Personal information
- Date of birth: 14 March 1988 (age 37)
- Place of birth: Gavardo, Italy
- Height: 1.68 m (5 ft 6 in)
- Position: Defender

Senior career*
- Years: Team / Apps / (Gls)
- 2003–2005: Bardolino
- 2005–2010: Reggiana /  / (5)
- 2010–2011: Tavagnacco / 17 / (0)
- 2011–2013: FCR Duisburg / 41 / (1)
- 2014: MSV Duisburg

International career^{‡}
- 2008–: Italy / 26 / (0)

= Laura Neboli =

Italian football defender

Laura Neboli (born 14 March 1988) is an Italian football defender who last played for MSV Duisburg of the German Bundesliga. She previously played in Serie A for CF Bardolino, ASD Reggiana and UPC Tavagnacco.

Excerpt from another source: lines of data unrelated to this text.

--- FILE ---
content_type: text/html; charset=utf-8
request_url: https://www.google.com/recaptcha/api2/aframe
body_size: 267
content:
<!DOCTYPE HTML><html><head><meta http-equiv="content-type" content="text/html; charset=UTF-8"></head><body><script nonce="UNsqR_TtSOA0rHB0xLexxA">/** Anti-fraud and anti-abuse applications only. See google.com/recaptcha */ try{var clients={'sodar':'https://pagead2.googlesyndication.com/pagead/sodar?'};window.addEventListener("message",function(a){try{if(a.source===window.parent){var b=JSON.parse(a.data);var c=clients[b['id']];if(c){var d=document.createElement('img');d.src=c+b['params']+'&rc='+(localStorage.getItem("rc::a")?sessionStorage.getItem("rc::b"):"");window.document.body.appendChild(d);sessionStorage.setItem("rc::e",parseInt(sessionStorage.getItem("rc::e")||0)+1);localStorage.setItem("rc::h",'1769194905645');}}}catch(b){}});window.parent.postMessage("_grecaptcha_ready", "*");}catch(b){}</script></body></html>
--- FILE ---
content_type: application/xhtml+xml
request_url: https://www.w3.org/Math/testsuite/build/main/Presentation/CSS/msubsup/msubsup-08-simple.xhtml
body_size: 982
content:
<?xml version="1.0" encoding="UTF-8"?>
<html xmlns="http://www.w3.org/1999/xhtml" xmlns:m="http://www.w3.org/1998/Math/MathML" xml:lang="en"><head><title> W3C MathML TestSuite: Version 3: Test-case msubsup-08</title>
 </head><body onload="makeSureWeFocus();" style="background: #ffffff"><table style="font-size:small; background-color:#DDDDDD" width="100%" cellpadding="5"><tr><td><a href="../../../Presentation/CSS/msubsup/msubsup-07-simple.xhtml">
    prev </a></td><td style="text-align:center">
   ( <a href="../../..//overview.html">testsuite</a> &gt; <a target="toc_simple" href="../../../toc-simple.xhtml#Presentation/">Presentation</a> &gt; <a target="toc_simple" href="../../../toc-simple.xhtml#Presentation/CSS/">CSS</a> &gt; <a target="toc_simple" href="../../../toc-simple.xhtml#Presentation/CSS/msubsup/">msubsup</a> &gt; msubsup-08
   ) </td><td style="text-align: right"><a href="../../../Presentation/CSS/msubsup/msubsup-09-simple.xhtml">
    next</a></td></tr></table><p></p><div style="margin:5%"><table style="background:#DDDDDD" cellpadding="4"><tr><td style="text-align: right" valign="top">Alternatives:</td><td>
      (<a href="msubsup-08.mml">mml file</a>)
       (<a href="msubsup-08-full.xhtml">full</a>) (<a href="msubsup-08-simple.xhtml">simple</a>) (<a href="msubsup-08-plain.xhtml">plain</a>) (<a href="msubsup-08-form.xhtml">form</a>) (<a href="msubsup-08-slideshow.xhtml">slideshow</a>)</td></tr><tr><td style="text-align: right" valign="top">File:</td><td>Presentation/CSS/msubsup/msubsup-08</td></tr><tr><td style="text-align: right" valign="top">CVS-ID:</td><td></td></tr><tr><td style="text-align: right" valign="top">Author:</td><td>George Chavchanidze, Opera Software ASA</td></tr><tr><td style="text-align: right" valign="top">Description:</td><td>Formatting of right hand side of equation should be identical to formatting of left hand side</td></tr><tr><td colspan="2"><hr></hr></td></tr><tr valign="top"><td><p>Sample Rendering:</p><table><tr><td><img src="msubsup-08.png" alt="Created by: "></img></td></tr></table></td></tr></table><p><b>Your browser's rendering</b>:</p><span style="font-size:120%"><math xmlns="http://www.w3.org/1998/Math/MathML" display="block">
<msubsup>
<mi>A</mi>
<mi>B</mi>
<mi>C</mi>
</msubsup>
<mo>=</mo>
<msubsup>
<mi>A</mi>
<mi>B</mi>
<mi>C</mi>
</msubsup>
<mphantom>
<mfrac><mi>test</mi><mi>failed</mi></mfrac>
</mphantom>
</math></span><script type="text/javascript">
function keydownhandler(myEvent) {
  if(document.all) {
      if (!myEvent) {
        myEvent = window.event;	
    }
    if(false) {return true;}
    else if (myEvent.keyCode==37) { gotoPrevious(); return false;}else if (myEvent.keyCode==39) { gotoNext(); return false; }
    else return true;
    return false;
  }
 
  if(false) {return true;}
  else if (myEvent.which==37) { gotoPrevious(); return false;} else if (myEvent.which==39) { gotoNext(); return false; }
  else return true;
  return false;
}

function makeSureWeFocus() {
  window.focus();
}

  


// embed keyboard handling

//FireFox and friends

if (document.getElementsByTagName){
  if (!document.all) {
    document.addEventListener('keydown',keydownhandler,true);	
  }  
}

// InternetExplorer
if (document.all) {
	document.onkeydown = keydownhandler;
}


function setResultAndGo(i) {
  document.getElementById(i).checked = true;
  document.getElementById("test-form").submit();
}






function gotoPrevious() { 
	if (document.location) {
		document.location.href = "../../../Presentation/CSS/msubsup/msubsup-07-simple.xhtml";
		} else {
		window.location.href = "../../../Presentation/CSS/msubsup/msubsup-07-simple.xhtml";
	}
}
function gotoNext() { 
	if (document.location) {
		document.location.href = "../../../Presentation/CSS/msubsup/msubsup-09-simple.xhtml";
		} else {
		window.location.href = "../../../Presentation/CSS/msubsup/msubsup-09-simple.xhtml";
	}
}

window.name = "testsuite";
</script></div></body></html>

As a member of the Italy women's national football team, she took part in the 2009 and 2013 UEFA Women's Championships.

==International career==
Neboli made her senior debut for the Italy women's national football team in March 2008, in a 4–2 Algarve Cup defeat by Norway.

At UEFA Women's Euro 2009 in Finland, Neboli was an unused substitute in all four games as the Italians reached the quarter-finals. National coach Antonio Cabrini named Neboli in his selection for UEFA Women's Euro 2013 in Sweden.